My longing for the dishwasher prevailed and we had a spiffy stainless-steel Kitchen-Aid installed. Thankfully, it blended with our decor and I reveled in those first nights of cooking, dirtying extra dishes with the promise of a dishwasher available for clean-up.
After a time, the dishwasher began to fail me. Food was stuck to plates, silverware was greasy. And so began a series of repair calls, service visits and about two years of faulty dishwasher hell. I would throw big parties and the dishwasher would break, which it seemed to do on a regular basis. Weeks and months would go by and still the dishwasher did not function properly. The repairman insisted that there was nothing wrong with the dishwasher, only that it had been installed improperly. A. disagreed. And so the dishwasher sat. About a year ago, I threw in the towel and began to wash dishes again, pretending that I no longer had a dishwasher.
Then my friend S. came to visit. I explained the issue to her and she claimed to have the instant fix, in the form of a most UN-Eco-Friendly substance: Cascade Complete. These are toxic-looking squares of dish washing cleanser; not only will they scrape food from your plates but who knows what else the substance will do. I was torn...I use Seventh Generation dish washing liquid. How could I in good faith purchase a product laden with phosphates?
But it had been too long and I had washed too many dishes so I heeded the advice of S. and bought it. And it WORKED! Lo and behold, the dishes were clean and I discovered that I didn't need to use that toxic stuff every night, so I now I just sully the environment occasionally, trading off with Seventh Generation every few nights. Ah dish washing bliss..
Or so I thought, until tonight when, through, Facebook, I actually spoke to an old friend L. She asked what I was doing and I said, "Washing the dishes." (For even with a dishwasher, there are still pots and pans and other things that require washing so I still find myself in front of the sink)
She laughed and said, " I never wash dishes. I haven't in years. I hate washing dishes." I was perplexed. I couldn't fathom how she managed to consistently worm her way out of this odious chore. It was then she told of the ultimate dishwasher, a live-in maid, which is one type of dishwasher I surely will never have. At least I am still marveling over the fact that the one I do have is functioning.

Data shown:
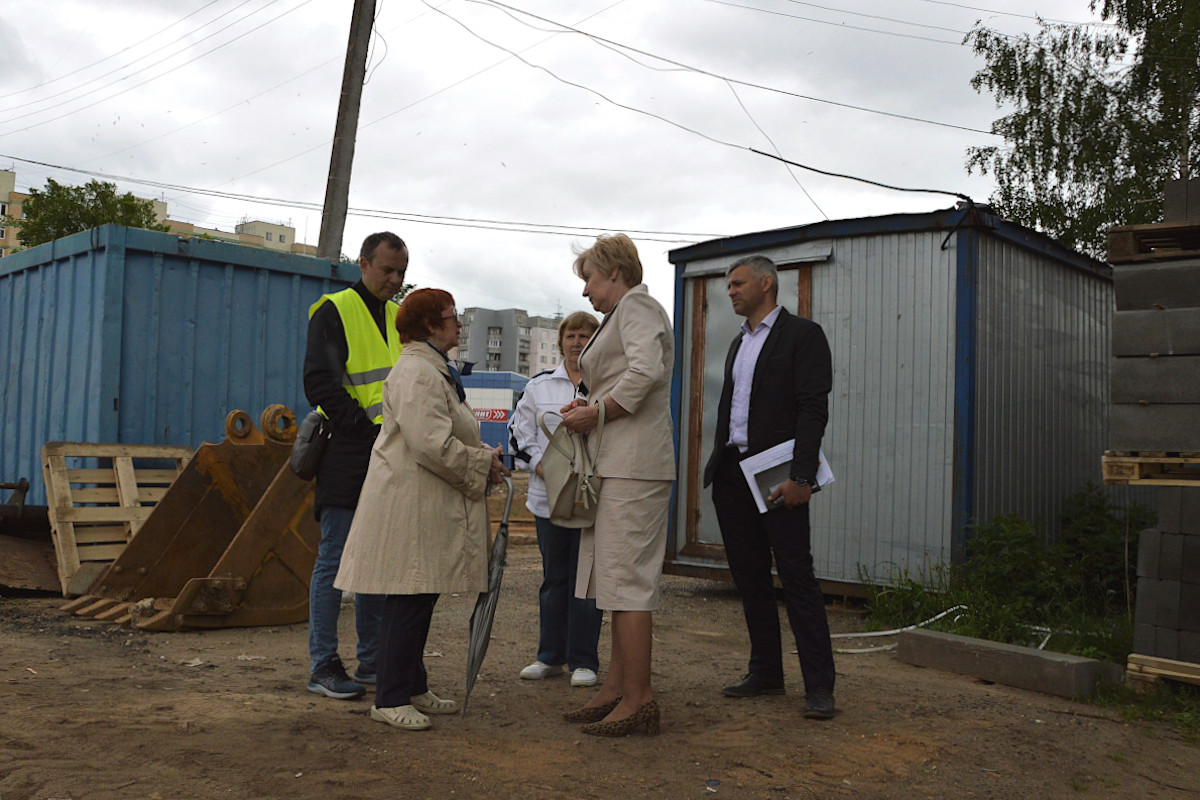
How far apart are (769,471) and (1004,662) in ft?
6.10

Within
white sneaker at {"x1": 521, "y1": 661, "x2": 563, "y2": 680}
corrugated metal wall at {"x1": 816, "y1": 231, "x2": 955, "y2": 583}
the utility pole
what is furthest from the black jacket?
the utility pole

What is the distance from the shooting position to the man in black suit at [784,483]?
12.8ft

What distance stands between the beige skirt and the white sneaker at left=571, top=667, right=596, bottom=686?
0.94m

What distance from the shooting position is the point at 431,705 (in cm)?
382

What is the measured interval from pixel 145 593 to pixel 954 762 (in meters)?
4.67

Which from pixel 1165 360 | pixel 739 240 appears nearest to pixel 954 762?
pixel 1165 360

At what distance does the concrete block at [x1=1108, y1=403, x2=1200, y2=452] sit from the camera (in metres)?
3.79

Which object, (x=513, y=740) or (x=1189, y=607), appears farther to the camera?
(x=1189, y=607)

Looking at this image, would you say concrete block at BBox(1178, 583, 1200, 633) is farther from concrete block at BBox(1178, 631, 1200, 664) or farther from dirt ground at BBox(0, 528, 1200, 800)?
dirt ground at BBox(0, 528, 1200, 800)

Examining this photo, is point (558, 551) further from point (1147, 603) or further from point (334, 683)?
point (1147, 603)

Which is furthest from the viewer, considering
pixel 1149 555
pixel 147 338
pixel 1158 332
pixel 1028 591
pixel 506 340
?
pixel 506 340

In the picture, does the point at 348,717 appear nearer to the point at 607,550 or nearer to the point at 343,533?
the point at 343,533

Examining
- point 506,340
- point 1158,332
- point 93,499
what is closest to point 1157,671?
point 1158,332

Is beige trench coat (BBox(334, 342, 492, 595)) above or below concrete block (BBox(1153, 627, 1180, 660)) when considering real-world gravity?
above
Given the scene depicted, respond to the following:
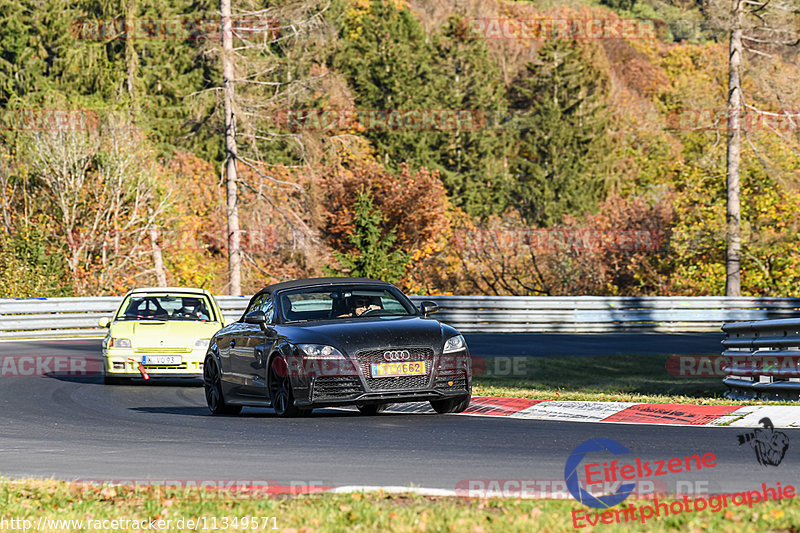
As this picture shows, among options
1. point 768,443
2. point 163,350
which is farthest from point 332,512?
point 163,350

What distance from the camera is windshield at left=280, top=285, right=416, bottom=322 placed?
1269 centimetres

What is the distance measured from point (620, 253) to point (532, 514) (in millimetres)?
47570

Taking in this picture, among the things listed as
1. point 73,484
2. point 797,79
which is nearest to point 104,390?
point 73,484

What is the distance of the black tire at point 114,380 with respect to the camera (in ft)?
58.0

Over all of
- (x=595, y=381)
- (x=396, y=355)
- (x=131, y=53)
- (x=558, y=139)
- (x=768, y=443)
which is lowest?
(x=595, y=381)

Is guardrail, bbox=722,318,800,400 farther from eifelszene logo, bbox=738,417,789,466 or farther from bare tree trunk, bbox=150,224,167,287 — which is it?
bare tree trunk, bbox=150,224,167,287

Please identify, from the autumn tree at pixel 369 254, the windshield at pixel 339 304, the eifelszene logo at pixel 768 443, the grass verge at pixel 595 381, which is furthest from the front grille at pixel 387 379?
the autumn tree at pixel 369 254

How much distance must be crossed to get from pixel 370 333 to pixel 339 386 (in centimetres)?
65

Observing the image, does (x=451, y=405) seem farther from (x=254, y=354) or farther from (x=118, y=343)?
(x=118, y=343)

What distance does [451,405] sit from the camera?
12484 millimetres

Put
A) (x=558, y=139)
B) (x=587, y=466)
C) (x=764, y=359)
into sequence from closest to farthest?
(x=587, y=466)
(x=764, y=359)
(x=558, y=139)

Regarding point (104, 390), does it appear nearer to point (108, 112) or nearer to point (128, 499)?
point (128, 499)

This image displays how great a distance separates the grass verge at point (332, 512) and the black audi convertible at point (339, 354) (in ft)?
13.5

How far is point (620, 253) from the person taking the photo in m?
53.0
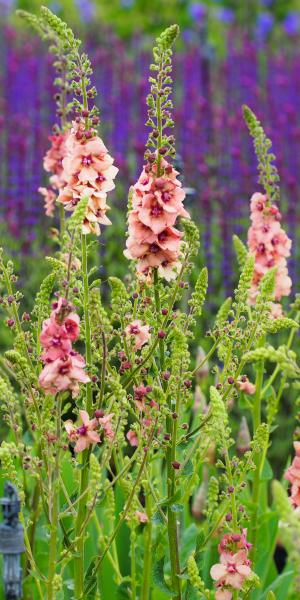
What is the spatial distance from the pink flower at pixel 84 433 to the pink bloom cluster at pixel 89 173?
1.07 ft

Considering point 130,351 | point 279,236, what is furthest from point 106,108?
point 130,351

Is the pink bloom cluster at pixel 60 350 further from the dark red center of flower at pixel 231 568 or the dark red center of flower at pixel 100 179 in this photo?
the dark red center of flower at pixel 231 568

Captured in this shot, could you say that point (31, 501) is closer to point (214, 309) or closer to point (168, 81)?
point (168, 81)

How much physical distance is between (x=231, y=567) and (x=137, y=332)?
17.8 inches

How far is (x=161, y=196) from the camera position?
1793mm

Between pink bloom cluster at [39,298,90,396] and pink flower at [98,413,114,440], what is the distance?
0.20 metres

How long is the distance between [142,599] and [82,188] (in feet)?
2.77

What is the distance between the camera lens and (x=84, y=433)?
71.7 inches

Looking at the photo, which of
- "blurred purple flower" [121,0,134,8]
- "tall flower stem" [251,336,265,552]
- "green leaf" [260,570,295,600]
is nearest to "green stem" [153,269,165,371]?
"tall flower stem" [251,336,265,552]

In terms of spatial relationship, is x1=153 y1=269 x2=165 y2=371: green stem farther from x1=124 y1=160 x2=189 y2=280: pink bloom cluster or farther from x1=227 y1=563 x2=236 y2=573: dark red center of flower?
x1=227 y1=563 x2=236 y2=573: dark red center of flower

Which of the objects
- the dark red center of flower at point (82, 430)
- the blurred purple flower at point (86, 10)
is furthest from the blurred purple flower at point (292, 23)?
the dark red center of flower at point (82, 430)

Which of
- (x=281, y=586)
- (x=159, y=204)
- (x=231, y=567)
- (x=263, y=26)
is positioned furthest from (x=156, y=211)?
(x=263, y=26)

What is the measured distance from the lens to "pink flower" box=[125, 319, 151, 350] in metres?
1.93

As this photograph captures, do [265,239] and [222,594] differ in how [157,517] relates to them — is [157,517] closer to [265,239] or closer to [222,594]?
[222,594]
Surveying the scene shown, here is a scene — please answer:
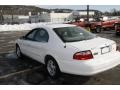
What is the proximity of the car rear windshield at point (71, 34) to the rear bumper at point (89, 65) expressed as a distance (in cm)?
74

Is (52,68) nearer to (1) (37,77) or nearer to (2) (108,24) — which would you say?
(1) (37,77)

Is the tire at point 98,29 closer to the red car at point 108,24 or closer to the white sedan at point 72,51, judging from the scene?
the red car at point 108,24

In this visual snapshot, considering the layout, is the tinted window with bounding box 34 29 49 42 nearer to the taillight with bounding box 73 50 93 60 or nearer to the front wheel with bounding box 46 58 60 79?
the front wheel with bounding box 46 58 60 79

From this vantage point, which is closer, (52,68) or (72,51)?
(72,51)

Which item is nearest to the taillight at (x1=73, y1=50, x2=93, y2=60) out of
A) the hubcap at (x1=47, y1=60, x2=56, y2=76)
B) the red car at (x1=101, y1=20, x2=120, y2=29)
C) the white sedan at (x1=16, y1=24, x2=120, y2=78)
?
the white sedan at (x1=16, y1=24, x2=120, y2=78)

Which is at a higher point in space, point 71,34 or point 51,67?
point 71,34

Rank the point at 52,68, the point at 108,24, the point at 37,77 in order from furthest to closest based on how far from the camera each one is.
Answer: the point at 108,24, the point at 37,77, the point at 52,68

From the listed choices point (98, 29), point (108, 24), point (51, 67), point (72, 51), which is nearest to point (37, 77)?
point (51, 67)

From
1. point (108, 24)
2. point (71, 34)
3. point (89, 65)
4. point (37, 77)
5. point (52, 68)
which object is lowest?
point (37, 77)

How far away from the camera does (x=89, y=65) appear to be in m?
5.54

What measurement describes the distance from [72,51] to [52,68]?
105 centimetres

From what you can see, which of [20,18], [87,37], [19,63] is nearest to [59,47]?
[87,37]

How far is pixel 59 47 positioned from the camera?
6.11 m

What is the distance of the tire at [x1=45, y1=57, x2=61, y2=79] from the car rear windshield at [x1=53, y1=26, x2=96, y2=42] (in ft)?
2.31
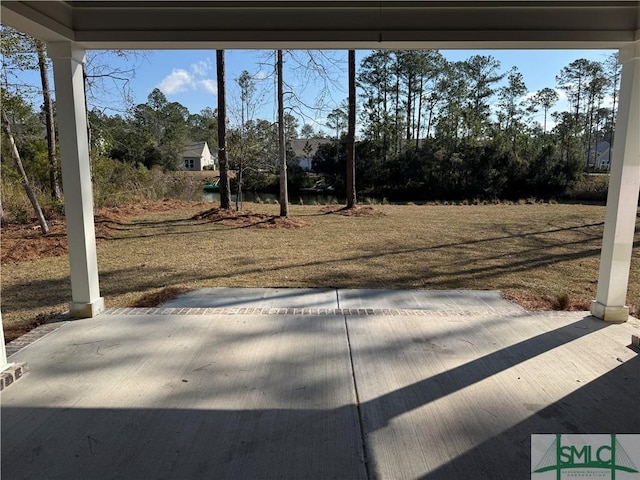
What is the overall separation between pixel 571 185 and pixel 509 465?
92.1 feet

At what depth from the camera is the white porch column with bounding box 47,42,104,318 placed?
3.63 m

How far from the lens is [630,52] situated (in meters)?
3.52

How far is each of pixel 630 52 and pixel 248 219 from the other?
9263 mm

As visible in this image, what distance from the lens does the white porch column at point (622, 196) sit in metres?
3.52

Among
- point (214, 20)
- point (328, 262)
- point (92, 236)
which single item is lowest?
point (328, 262)

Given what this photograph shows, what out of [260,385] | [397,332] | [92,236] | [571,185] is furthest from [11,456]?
[571,185]

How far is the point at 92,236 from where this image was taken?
158 inches

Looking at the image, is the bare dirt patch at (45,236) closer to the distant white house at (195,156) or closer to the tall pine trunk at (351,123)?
the tall pine trunk at (351,123)

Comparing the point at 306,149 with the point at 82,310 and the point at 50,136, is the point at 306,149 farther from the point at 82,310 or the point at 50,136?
the point at 82,310

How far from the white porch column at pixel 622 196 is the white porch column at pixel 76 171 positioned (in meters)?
4.71

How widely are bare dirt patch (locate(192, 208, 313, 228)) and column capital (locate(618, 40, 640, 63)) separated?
312 inches

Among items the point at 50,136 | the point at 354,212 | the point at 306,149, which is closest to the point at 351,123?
the point at 354,212

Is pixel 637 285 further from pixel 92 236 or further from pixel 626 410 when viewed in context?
pixel 92 236

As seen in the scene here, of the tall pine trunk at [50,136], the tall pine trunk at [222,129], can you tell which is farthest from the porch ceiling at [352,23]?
the tall pine trunk at [222,129]
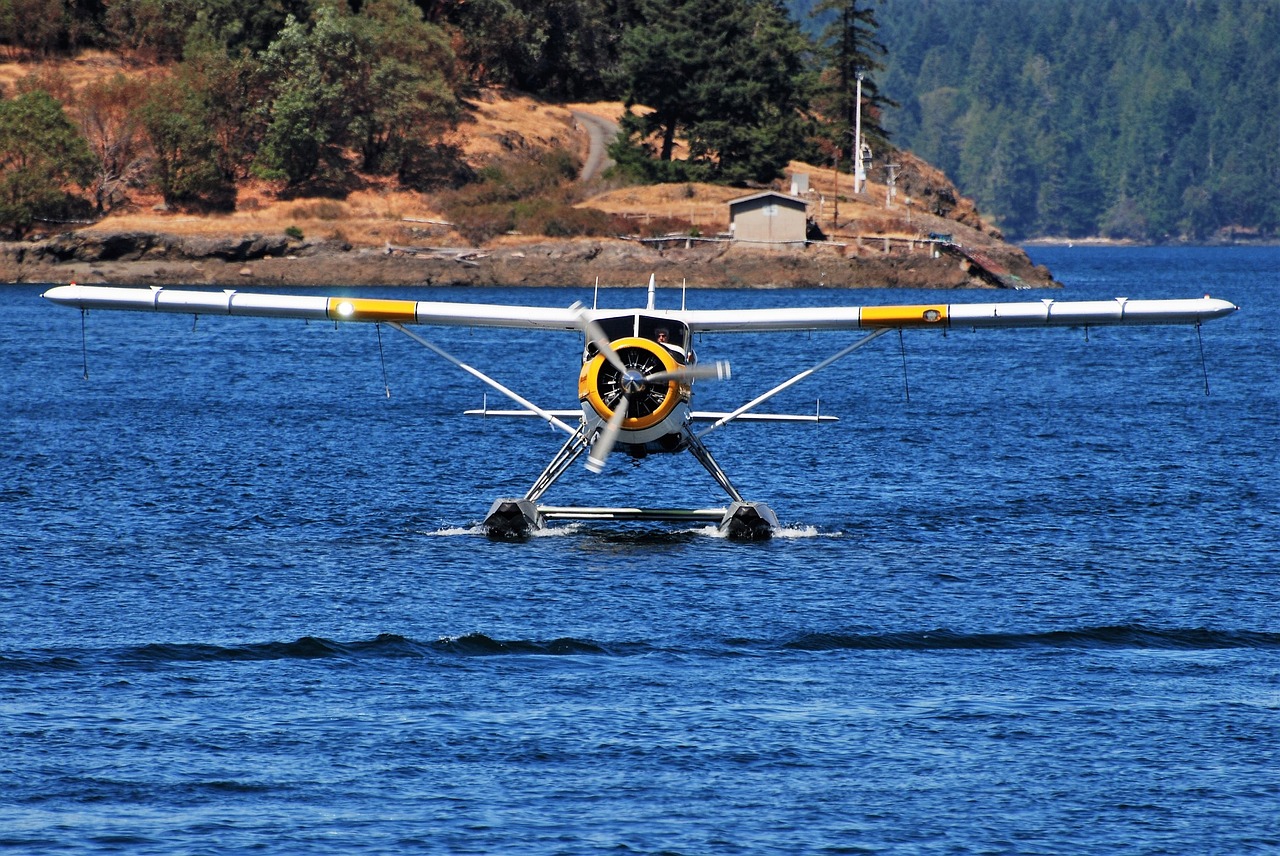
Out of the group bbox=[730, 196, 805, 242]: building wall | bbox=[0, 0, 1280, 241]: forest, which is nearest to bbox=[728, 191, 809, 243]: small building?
bbox=[730, 196, 805, 242]: building wall

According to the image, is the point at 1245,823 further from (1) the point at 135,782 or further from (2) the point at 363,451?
(2) the point at 363,451

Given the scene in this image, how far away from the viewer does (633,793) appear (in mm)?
14594

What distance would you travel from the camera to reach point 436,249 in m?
94.6

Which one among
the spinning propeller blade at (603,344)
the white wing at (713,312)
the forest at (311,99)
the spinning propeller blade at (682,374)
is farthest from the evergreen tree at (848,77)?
the spinning propeller blade at (682,374)

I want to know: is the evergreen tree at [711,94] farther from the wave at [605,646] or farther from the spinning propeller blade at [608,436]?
the wave at [605,646]

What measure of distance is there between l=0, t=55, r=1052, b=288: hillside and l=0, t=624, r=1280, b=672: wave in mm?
71440

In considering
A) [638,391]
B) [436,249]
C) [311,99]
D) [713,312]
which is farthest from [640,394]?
[311,99]

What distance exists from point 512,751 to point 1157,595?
31.8 ft

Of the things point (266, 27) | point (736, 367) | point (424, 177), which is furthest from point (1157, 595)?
point (266, 27)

What you need to do:
1) What kind of dishwasher was installed, according to the dishwasher post?
2) According to the dishwasher post, why does the writer still find herself at the sink even with a working dishwasher? Answer in one to three sentences.
3) Reproduce the dishwasher post starting with "Then my friend" and going on through "dish washing bliss..".
The lines are separate material with no connection to the dishwasher post.

Answers to this exercise:
1) A stainless-steel Kitchen-Aid.

2) Even with a dishwasher, pots, pans and other things still have to be washed by hand.

3)
Then my friend S. came to visit. I explained the issue to her and she claimed to have the instant fix, in the form of a most UN-Eco-Friendly substance: Cascade Complete. These are toxic-looking squares of dish washing cleanser; not only will they scrape food from your plates but who knows what else the substance will do. I was torn...I use Seventh Generation dish washing liquid. How could I in good faith purchase a product laden with phosphates?
But it had been too long and I had washed too many dishes so I heeded the advice of S. and bought it. And it WORKED! Lo and behold, the dishes were clean and I discovered that I didn't need to use that toxic stuff every night, so I now I just sully the environment occasionally, trading off with Seventh Generation every few nights. Ah dish washing bliss..